Its been a while since I did the math to see how much feed I buy, how many eggs I get, sell, use and trade, to see what my eggs really cost. I can guarantee that I am not breaking even, at least dollar wise.
Initially I got four pullets, to just put something in the barn. It seemed like a good way to start using the space. A stall in the barn became the chicken coop, with some chicken wire and PVC pipe. A couple purchases for a feeder, water dispenser, the first 50 pounds of feed, the four or five bucks for the hens, and we were behind - what? Two hundred bucks easy. Then we had to wait for the girls to mature and lay but once they did, we had four eggs a day for about a year. Then came the disappointment. Winter and its short days came and they quit laying. Not one egg for days sometimes. Its all part of the natural process, but after having Easter every day for a year, its a BIG let down!
I know we benefit in other ways from the hens. Parasite control in the barn and pastures. Compost turning. Grub control when we dig in the spring. Peace of mind - we know where the eggs came from, and how old they are. Entertainment - they can be so funny to watch. But how do you value that?
Today an article in the New York Times talked about some of the costs of raising hens for eggs and meat, especially since more people are doing it.
Jasmin Middlebos, 36, a librarian who lives with her husband, a sheriff’s deputy, and their three children in a rural area outside Spokane, Wash., began raising chickens last year. She now has 26 birds, which produce up to two dozen eggs a day. (In hot weather, production can drop by half, and in winter it can stop altogether.) In September, she began selling some of the eggs — she gets $2 to $3 a dozen — and started keeping track of her income and expenses.

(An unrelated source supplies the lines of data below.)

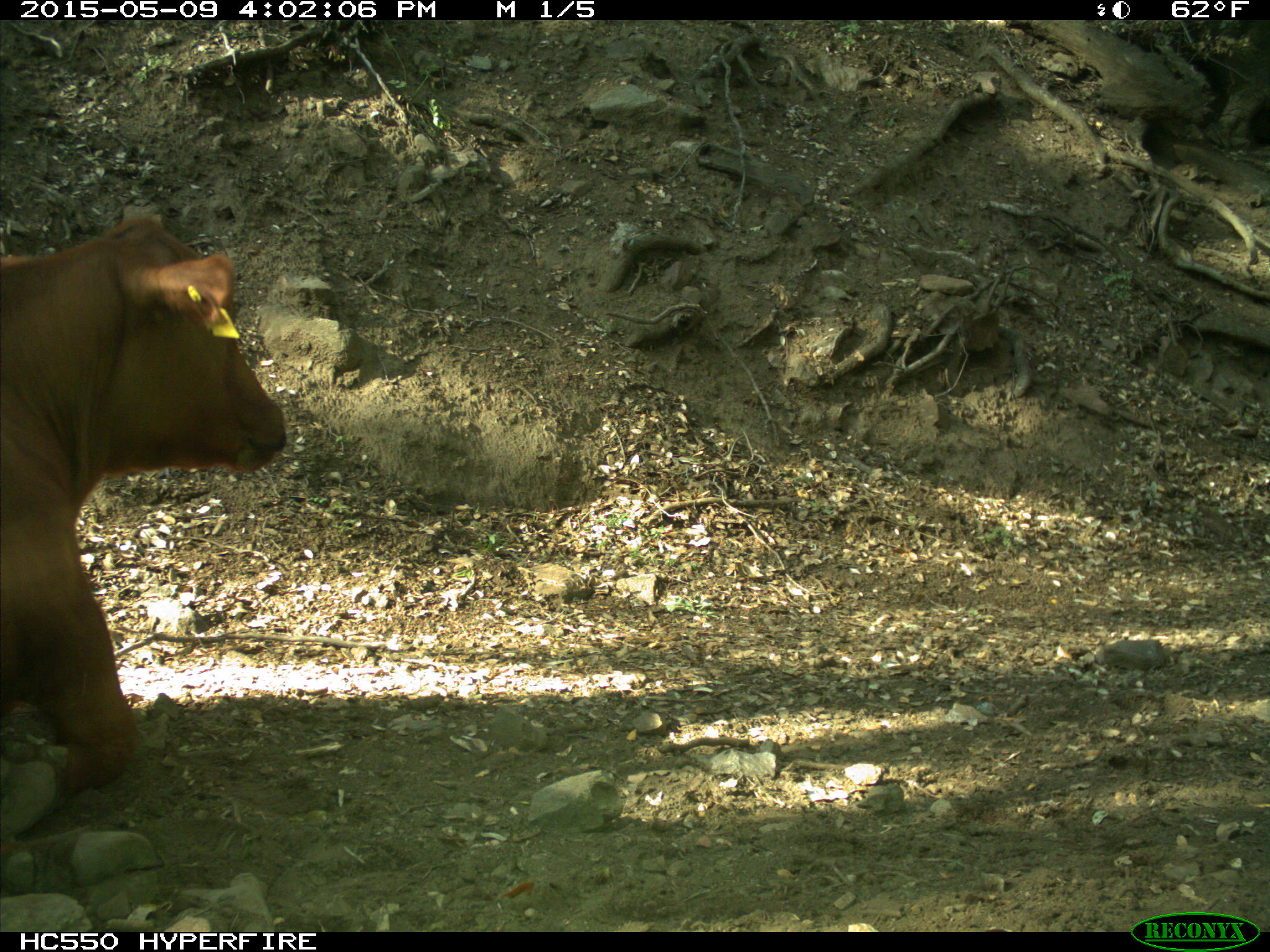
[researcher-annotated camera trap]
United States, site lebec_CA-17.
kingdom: Animalia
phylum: Chordata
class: Mammalia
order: Artiodactyla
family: Bovidae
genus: Bos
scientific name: Bos taurus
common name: domestic cow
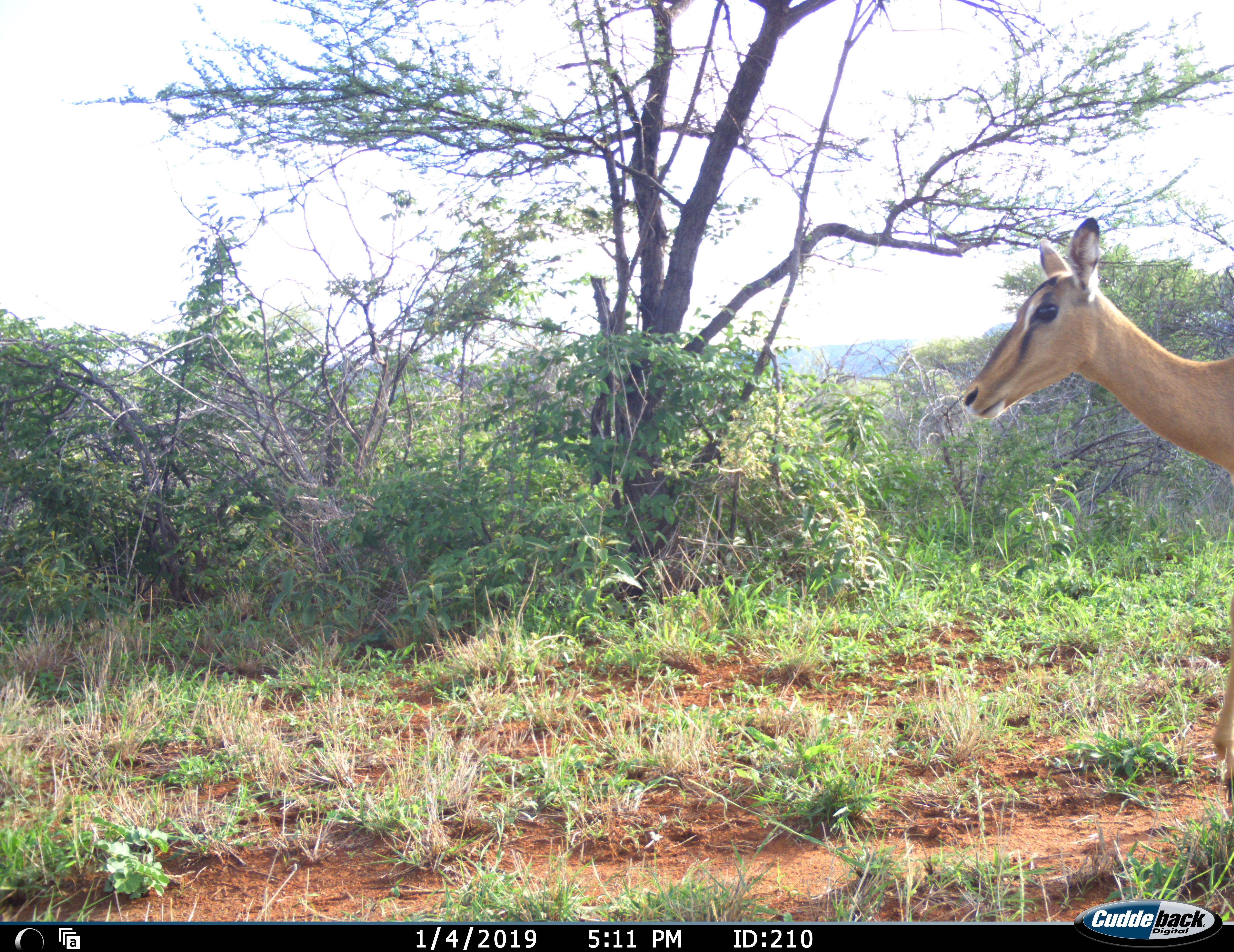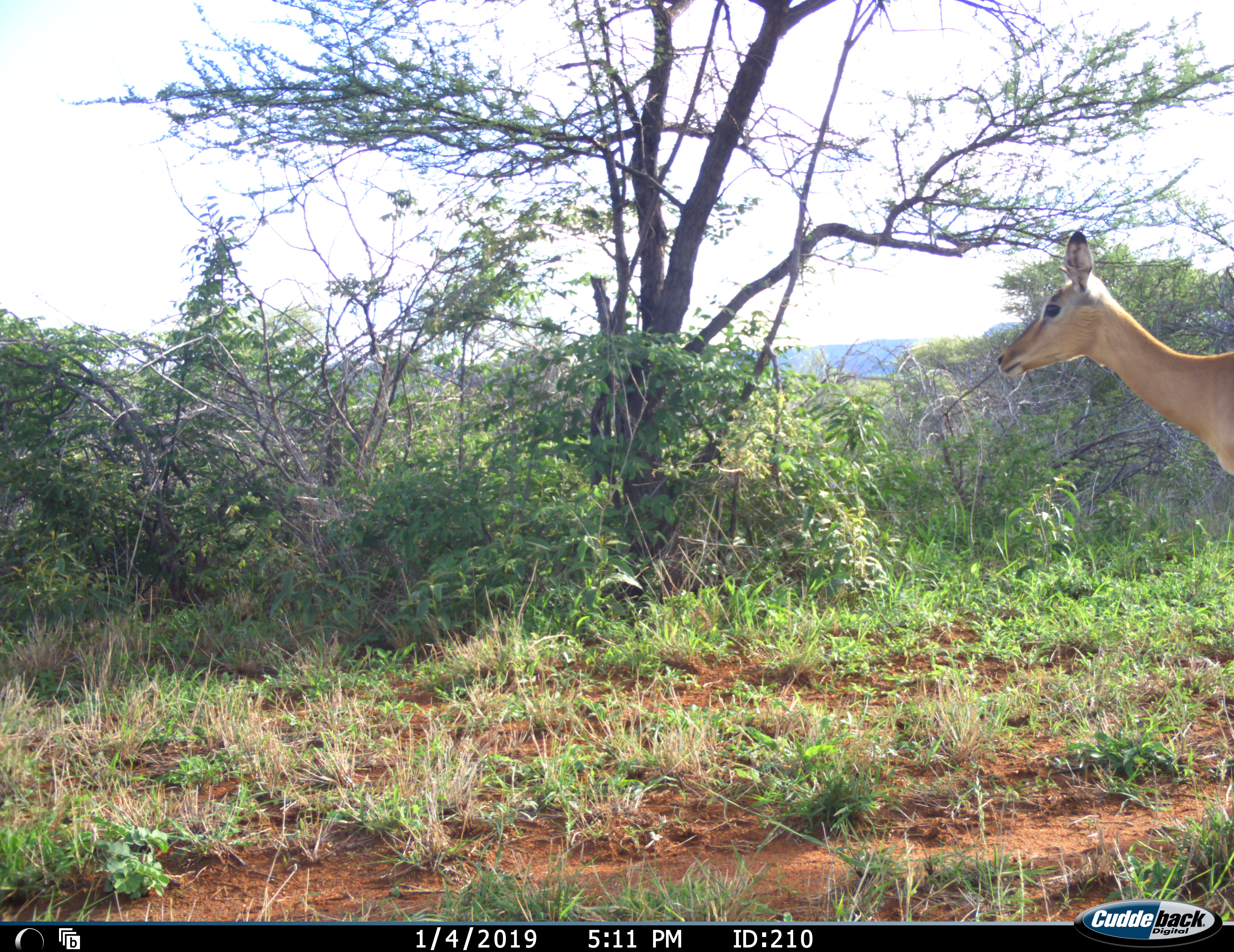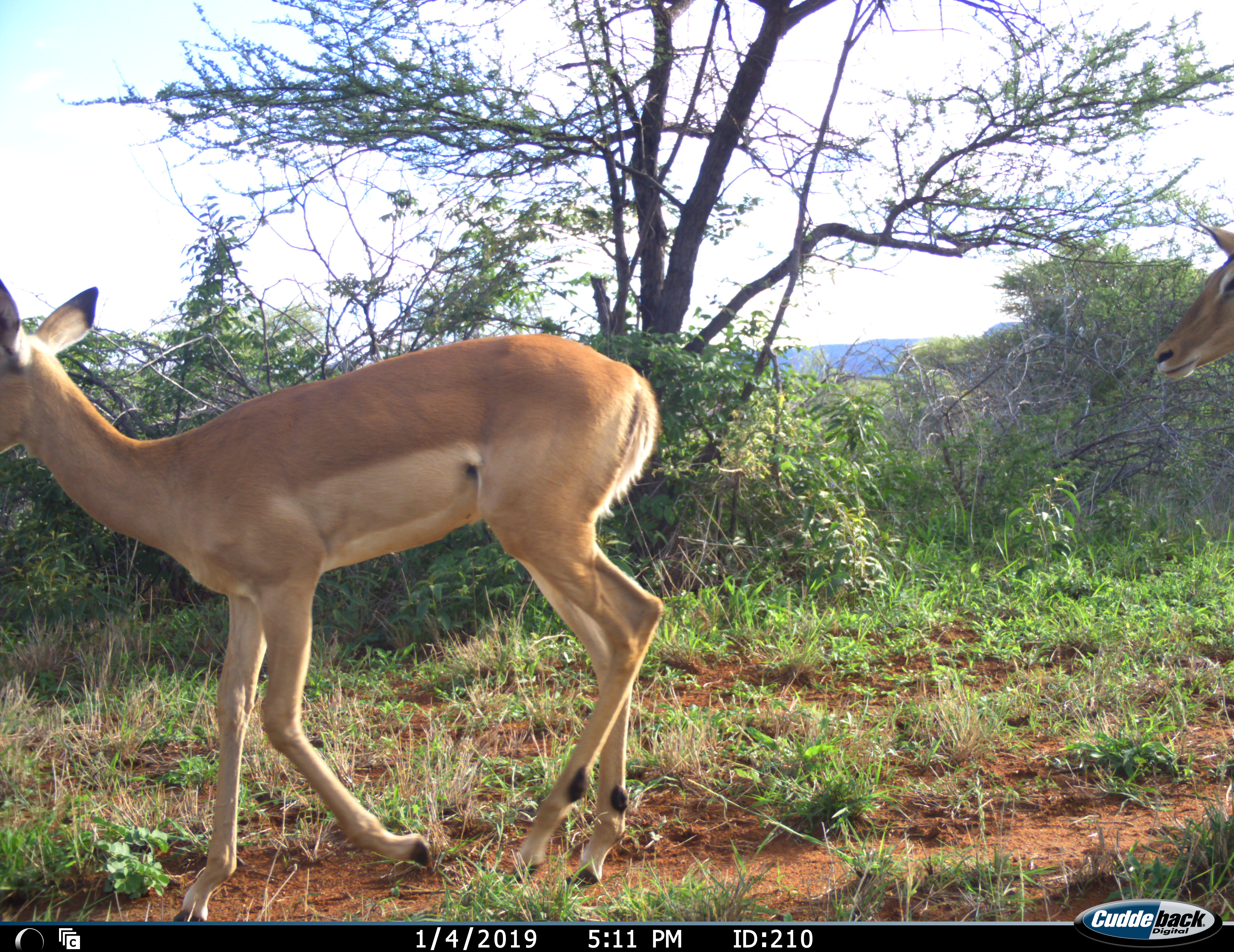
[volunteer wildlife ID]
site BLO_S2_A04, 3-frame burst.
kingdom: Animalia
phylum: Chordata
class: Mammalia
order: Artiodactyla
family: Bovidae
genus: Aepyceros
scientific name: Aepyceros melampus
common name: impala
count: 2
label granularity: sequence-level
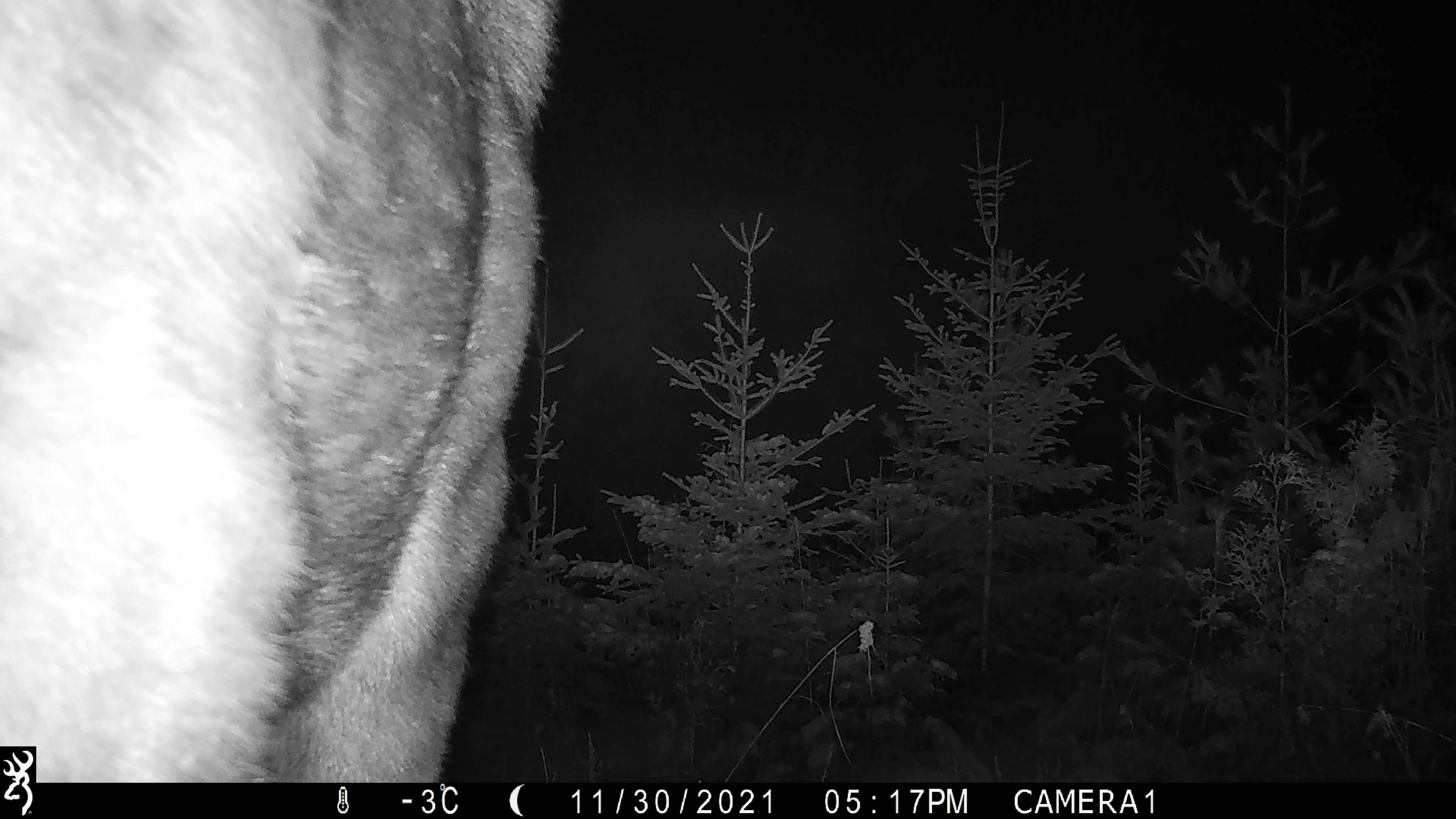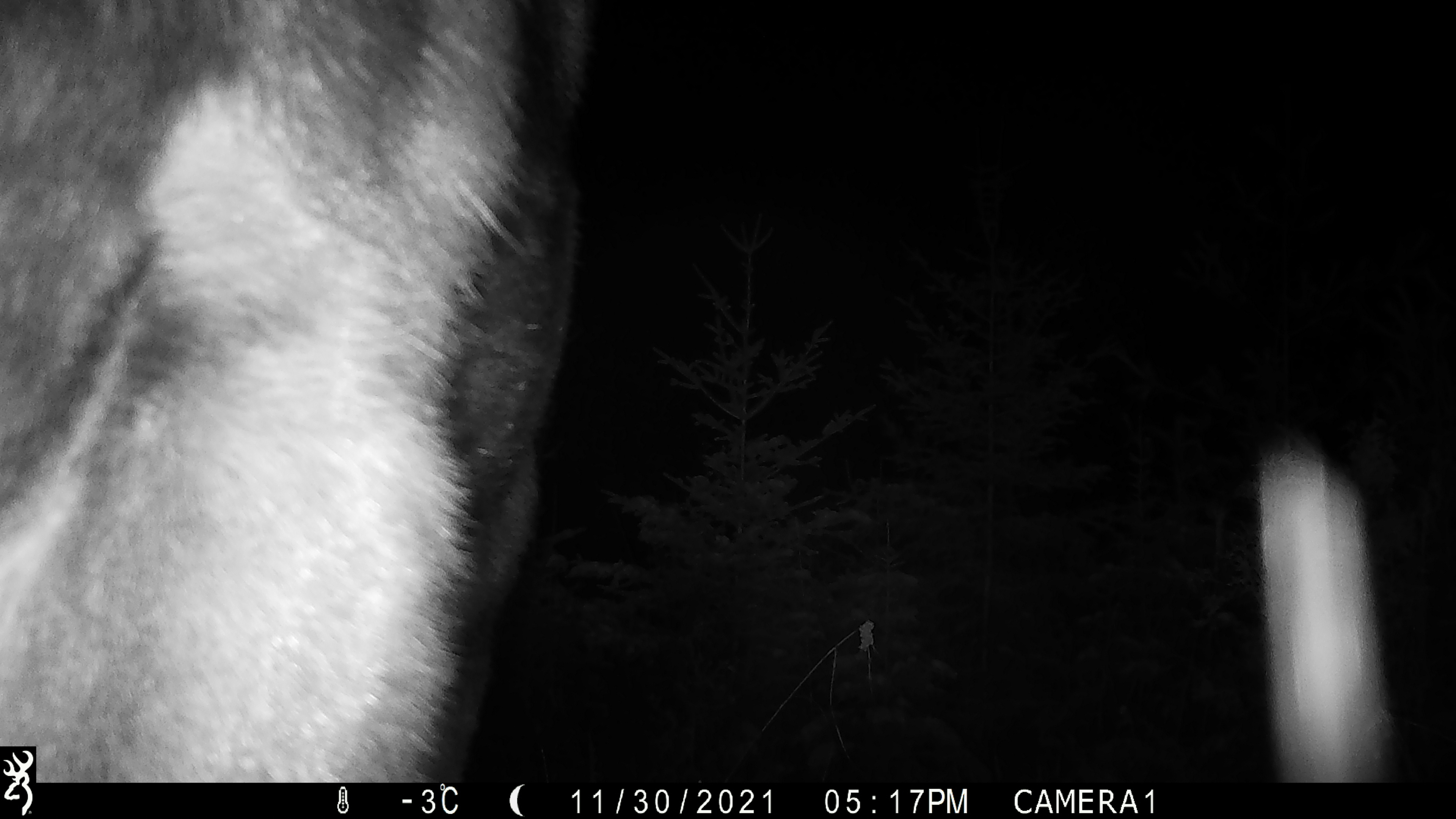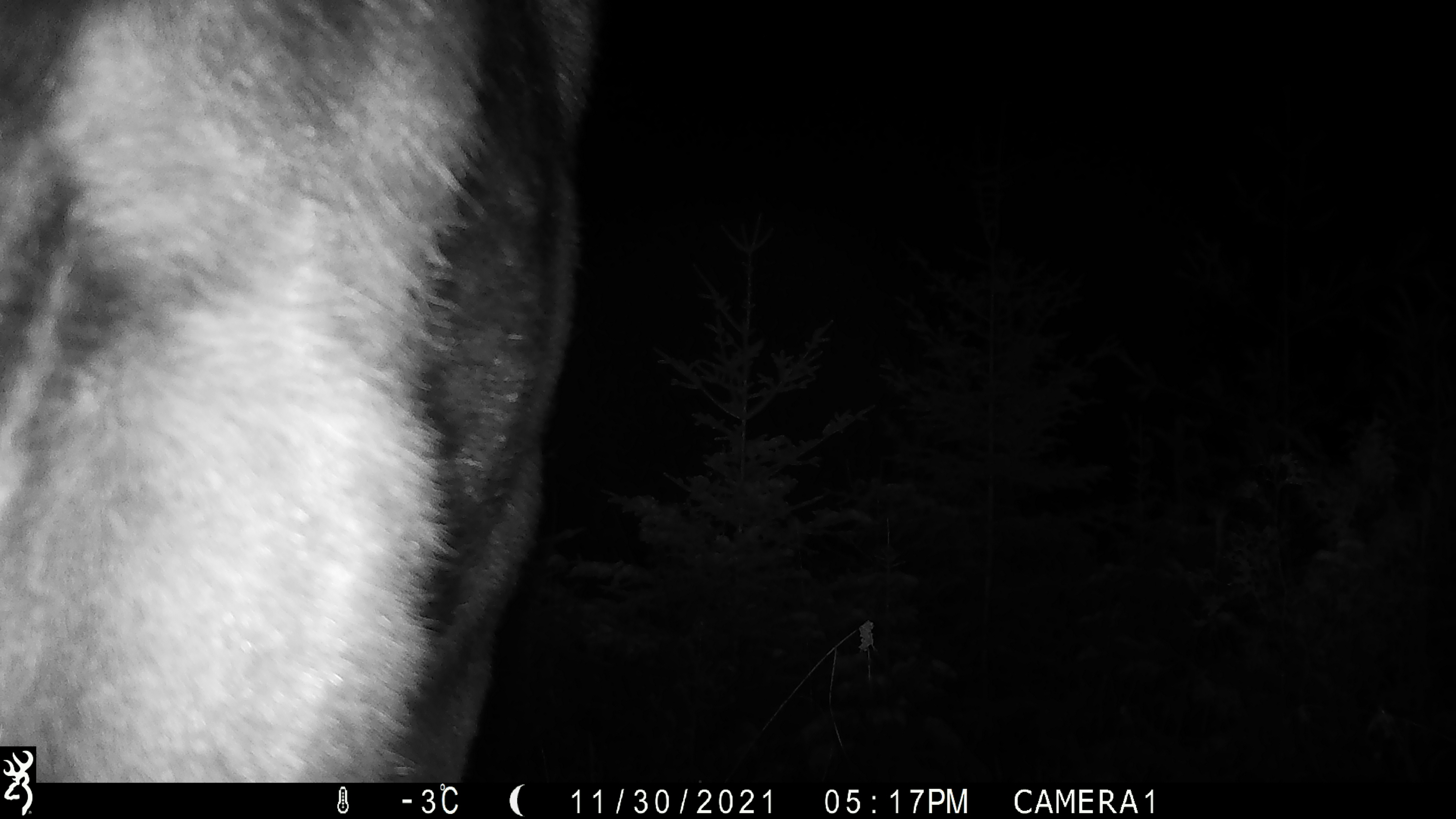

Since then, Ms. Middlebos said, she has taken in $457 from egg sales and spent $428, mostly on feed. That left $29 in the Mason jar where she keeps her earnings, to spend the next time she buys feed.
But that accounting does not include the cost of buying the birds as chicks — $1.50 to $4 each, depending on the breed — or the $1,500 she spent converting the old shed in her yard to a henhouse.